Ich erinnere mich an meinen Mann, der kürzlich eine ernste Fieberwoche durchstand – ja, richtig, eine ganze Woche mit hohem Fieber, eine Seltenheit für jemanden, der sonst stoisch jedes Wehwehchen ignoriert. Er genoss seine wohlverdiente Ruhe, während das Haus um ihn herum stillstand.

Nun, da ich mit einem Husten kämpfe, der sich anfühlt, als würde ich jedes Mal die Geschichte der Menschheit aus meinem Lungen heraus husten, gibt es keine Pause. Stattdessen stehe ich vor der Ironie des Schicksals: Mein Sohn hat schulfrei wegen Lehrermangel – eine irrwitzige Wendung für jemanden, der dem Schulsystem den Rücken gekehrt hat. 

Warum scheint es, als ob Mütter, selbst wenn sie kaum Luft bekommen, immer noch für das familiäre Chaos zuständig sind, während Väter, sobald sie den ersten Husten verspüren, ins Bett verschwinden dürfen? Ein bisschen Ausgewogenheit im Familienkrankenzimmer wäre nicht zu viel verlangt.
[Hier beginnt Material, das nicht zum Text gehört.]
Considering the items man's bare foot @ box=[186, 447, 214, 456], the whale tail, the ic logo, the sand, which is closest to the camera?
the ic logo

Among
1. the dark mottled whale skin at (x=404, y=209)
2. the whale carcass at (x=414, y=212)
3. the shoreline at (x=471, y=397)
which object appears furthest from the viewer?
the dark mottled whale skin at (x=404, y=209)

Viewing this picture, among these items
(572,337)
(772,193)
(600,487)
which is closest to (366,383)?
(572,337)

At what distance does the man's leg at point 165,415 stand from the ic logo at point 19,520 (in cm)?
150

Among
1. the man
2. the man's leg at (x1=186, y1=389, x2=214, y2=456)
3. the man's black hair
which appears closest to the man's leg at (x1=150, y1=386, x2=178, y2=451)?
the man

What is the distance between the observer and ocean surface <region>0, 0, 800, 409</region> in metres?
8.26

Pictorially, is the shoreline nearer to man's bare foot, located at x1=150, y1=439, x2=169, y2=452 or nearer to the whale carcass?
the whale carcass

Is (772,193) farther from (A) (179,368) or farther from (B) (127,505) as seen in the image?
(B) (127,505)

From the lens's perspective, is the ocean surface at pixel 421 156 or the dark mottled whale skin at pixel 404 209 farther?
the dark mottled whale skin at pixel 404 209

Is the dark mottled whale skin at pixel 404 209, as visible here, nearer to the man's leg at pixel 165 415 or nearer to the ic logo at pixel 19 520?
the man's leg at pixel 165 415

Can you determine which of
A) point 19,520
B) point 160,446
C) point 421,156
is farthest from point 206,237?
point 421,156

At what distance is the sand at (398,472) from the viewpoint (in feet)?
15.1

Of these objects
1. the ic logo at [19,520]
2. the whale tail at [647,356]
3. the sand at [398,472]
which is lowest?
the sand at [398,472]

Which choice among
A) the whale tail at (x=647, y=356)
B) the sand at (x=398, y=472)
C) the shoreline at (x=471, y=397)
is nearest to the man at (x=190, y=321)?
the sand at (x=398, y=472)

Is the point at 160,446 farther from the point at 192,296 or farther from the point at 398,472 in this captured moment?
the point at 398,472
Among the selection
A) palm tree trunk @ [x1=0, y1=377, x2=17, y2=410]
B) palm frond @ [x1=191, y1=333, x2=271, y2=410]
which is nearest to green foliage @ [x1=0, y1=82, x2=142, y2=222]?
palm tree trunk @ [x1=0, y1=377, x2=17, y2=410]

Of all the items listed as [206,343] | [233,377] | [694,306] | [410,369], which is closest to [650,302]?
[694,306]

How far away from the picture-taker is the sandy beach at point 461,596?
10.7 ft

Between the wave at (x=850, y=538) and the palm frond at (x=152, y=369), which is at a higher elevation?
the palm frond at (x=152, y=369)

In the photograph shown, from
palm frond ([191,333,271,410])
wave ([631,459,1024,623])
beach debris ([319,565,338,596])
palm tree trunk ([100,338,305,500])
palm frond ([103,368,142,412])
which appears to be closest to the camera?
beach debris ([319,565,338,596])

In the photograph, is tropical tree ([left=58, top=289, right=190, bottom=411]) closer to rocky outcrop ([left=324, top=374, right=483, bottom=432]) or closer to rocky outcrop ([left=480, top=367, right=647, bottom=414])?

Ich frage mich, ist es zu kühn, für ein wenig mehr Selbstfürsorge und das Recht, sich auszukurieren, zu plädieren? Vielleicht ist es an der Zeit, dass wir alle – ja, auch wir Mütter – uns eingestehen, dass ein bisschen Ruhe manchmal genau das ist, was der Arzt verordnet hat.

Also, liebe Mütter (und ja, auch die Väter, die das Glück haben, in diesem Moment gesund zu sein): Wie wäre es, wenn wir alle – Mütter und Väter – uns gegenseitig den Rücken freihalten könnten, ohne dass jemand das Gefühl hat, zu kurz zu kommen? Eine Utopie? Vielleicht. Aber ein Ziel, für das es sich zu kämpfen lohnt. 

In der Zwischenzeit, passt auf euch auf und gönnt euch die Pause, die ihr verdient. Denn am Ende des Tages ist eine gesunde Mutter das Rückgrat einer glücklichen Familie.